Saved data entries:
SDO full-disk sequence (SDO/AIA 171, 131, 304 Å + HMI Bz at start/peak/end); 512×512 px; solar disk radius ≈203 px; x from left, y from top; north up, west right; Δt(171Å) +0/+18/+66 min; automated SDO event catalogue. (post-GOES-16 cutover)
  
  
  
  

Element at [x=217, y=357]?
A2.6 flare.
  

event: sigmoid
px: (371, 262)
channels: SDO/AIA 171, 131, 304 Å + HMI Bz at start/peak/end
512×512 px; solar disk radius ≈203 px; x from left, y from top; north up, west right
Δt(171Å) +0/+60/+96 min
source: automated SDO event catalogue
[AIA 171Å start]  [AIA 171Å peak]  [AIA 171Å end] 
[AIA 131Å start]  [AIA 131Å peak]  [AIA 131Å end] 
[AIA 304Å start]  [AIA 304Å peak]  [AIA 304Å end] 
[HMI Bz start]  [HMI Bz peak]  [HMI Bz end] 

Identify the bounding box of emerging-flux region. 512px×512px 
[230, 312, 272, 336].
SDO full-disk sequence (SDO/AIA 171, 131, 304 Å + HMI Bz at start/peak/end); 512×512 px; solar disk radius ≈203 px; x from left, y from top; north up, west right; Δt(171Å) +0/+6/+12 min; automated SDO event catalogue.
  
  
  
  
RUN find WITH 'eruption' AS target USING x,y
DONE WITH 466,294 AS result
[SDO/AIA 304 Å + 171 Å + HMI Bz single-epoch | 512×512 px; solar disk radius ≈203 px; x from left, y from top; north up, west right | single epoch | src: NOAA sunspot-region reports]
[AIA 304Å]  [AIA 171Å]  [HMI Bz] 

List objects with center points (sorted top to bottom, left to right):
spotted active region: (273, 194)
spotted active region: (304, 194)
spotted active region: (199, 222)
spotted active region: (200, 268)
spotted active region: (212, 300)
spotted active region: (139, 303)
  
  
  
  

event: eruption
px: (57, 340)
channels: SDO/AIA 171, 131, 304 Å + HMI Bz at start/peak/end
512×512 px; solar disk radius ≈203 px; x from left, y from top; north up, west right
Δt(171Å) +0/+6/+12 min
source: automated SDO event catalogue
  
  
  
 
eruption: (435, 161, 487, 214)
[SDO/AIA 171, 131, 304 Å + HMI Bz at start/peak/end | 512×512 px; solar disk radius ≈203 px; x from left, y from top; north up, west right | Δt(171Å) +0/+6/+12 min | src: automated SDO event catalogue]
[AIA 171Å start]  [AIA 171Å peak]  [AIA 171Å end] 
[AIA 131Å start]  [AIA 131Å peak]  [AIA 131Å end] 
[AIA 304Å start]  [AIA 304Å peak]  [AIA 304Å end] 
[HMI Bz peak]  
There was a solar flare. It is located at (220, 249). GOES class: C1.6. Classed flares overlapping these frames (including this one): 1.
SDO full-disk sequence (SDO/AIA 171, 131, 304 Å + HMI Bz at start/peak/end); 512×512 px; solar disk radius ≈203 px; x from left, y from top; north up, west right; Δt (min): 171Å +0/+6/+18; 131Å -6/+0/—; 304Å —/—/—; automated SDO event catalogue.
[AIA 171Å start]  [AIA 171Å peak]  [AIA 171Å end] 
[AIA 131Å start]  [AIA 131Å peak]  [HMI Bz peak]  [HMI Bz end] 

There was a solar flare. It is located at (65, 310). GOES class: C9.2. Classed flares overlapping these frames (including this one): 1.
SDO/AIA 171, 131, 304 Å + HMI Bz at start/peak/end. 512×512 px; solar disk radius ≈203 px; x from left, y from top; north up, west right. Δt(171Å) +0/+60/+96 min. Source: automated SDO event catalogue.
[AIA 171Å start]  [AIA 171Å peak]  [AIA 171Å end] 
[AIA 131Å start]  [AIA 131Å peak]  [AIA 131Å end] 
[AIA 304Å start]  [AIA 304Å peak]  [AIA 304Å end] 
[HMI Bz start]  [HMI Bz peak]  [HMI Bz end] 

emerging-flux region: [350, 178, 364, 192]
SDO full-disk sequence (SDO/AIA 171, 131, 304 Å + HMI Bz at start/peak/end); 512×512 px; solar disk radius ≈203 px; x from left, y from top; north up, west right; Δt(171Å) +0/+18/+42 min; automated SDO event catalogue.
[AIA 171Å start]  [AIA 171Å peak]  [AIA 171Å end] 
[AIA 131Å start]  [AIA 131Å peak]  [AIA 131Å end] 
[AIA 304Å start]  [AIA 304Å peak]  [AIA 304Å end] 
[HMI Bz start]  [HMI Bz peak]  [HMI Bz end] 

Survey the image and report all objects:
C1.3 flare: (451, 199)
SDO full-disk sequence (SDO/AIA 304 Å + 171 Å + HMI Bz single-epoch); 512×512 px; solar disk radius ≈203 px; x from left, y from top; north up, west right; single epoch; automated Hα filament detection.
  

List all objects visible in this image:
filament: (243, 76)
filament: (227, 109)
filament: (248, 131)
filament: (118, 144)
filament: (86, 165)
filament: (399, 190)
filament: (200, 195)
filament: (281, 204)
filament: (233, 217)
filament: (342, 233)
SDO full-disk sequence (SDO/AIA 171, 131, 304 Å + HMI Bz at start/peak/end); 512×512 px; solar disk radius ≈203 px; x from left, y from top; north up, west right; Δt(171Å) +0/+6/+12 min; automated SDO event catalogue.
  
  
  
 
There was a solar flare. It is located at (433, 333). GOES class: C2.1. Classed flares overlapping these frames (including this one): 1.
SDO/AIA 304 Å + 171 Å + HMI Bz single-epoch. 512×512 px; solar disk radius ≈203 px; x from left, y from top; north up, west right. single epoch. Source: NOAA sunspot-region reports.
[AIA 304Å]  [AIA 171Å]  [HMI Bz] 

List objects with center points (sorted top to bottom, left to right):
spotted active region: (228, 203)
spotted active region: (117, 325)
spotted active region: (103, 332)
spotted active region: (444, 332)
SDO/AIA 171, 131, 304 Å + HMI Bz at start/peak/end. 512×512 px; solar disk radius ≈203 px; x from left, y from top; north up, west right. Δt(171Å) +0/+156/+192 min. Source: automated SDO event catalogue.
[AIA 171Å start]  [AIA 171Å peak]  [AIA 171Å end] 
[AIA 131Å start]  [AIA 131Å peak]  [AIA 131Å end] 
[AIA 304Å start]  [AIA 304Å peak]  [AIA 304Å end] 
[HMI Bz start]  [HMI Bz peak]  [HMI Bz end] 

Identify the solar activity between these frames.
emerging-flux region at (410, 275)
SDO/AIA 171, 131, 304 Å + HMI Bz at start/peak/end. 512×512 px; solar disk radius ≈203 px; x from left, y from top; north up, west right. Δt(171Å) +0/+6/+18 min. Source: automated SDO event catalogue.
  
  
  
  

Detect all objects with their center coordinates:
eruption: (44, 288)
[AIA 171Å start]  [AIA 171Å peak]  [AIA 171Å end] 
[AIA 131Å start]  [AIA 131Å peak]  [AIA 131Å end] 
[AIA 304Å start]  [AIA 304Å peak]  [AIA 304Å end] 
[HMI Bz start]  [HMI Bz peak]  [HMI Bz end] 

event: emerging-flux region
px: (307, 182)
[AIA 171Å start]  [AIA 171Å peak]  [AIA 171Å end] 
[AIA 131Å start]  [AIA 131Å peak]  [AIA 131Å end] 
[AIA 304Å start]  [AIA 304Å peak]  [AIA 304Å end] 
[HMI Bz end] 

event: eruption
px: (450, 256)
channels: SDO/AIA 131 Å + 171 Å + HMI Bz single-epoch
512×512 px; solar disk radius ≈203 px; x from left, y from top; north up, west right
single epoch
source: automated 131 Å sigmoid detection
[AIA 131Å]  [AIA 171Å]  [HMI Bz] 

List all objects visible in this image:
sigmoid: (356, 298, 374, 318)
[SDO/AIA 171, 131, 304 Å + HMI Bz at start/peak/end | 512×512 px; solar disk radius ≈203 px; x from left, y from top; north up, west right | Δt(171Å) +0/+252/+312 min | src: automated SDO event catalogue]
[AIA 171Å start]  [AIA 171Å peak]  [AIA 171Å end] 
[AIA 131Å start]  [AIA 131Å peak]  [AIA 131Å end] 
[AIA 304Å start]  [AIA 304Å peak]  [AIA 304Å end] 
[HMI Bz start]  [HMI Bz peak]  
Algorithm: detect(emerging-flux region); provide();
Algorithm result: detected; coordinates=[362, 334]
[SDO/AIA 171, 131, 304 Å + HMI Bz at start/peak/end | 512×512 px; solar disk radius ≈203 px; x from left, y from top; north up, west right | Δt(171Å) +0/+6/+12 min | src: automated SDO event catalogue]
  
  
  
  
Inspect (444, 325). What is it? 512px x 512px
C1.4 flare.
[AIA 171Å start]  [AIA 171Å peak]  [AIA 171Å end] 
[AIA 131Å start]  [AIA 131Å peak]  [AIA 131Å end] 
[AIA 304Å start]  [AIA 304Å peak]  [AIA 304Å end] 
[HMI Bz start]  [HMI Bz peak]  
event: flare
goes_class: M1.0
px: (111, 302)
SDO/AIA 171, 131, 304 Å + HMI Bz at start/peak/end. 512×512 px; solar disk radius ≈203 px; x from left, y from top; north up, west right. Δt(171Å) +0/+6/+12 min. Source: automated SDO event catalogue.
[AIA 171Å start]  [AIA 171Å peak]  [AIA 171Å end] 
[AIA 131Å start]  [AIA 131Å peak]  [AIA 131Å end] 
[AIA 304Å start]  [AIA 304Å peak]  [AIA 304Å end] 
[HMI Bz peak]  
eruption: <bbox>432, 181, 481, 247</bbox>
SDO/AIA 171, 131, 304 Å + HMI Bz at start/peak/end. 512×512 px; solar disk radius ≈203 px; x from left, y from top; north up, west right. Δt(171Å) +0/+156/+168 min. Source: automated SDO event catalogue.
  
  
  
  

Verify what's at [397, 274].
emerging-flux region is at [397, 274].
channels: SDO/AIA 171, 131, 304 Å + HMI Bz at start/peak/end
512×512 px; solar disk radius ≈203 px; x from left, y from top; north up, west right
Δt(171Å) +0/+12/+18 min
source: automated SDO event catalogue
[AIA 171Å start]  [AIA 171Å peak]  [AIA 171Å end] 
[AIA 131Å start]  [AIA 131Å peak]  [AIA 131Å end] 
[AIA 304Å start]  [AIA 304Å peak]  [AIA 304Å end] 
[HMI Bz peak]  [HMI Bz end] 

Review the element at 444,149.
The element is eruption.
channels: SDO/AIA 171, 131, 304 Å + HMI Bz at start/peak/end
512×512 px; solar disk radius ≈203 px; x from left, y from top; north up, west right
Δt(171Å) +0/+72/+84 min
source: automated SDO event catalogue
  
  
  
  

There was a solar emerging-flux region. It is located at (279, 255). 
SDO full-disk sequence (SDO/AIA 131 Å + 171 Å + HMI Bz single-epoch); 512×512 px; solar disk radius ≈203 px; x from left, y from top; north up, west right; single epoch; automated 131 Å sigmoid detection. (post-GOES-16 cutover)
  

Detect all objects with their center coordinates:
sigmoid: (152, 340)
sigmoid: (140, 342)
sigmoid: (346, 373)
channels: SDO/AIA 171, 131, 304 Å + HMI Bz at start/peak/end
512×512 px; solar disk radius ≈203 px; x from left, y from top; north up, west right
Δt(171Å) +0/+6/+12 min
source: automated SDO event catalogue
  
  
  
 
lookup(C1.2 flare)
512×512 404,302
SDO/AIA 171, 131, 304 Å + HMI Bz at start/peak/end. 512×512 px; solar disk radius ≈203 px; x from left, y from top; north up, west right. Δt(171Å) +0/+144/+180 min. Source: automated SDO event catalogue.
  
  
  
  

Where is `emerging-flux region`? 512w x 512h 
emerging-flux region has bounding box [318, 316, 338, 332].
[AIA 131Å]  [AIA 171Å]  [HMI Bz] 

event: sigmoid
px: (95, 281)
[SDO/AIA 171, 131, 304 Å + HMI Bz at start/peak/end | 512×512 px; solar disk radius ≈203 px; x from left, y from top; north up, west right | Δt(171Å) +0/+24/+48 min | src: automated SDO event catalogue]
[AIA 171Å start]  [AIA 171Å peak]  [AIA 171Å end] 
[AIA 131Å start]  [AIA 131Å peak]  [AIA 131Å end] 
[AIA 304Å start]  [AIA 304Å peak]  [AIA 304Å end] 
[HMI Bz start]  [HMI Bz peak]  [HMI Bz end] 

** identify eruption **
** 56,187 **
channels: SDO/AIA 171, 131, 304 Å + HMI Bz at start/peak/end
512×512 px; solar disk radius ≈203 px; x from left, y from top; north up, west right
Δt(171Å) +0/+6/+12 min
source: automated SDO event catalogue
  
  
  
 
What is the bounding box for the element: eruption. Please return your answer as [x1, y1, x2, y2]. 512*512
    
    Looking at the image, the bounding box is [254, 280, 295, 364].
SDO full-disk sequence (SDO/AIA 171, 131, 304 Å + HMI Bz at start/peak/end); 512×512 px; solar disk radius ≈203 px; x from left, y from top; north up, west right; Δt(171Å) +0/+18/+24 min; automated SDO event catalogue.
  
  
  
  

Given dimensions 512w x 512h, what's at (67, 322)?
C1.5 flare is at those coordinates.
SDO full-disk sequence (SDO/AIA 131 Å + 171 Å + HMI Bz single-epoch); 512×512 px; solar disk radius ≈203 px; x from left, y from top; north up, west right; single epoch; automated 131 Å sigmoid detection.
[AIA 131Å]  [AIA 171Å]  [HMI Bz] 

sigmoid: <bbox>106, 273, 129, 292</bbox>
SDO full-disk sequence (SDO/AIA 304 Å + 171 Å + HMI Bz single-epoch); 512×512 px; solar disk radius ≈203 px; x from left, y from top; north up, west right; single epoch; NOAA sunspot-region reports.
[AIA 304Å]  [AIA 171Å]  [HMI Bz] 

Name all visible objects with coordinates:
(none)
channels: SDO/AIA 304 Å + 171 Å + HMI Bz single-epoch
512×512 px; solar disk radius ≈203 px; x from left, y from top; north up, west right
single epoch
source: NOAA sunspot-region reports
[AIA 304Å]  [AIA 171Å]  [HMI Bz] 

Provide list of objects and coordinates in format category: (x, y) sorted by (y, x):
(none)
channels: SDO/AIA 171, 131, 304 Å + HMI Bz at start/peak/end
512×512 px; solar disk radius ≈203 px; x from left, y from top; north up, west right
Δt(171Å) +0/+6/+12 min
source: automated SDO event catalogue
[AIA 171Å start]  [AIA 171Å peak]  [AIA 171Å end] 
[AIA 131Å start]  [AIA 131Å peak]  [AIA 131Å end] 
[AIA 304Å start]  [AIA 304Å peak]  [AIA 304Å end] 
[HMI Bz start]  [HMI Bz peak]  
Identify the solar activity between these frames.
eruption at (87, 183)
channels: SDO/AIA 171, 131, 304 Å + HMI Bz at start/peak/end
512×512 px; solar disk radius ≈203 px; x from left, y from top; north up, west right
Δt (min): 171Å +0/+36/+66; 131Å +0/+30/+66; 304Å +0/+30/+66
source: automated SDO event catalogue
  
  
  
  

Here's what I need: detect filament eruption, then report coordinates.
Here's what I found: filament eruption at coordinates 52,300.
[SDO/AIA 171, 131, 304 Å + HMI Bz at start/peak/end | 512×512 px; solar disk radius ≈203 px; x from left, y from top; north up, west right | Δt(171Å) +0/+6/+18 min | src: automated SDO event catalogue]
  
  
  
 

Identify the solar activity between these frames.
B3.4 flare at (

What is expected
Read through the entries above and copy each line that has the string "reports" in it.

Result
[SDO/AIA 304 Å + 171 Å + HMI Bz single-epoch | 512×512 px; solar disk radius ≈203 px; x from left, y from top; north up, west right | single epoch | src: NOAA sunspot-region reports]
SDO/AIA 304 Å + 171 Å + HMI Bz single-epoch. 512×512 px; solar disk radius ≈203 px; x from left, y from top; north up, west right. single epoch. Source: NOAA sunspot-region reports.
SDO full-disk sequence (SDO/AIA 304 Å + 171 Å + HMI Bz single-epoch); 512×512 px; solar disk radius ≈203 px; x from left, y from top; north up, west right; single epoch; NOAA sunspot-region reports.
source: NOAA sunspot-region reports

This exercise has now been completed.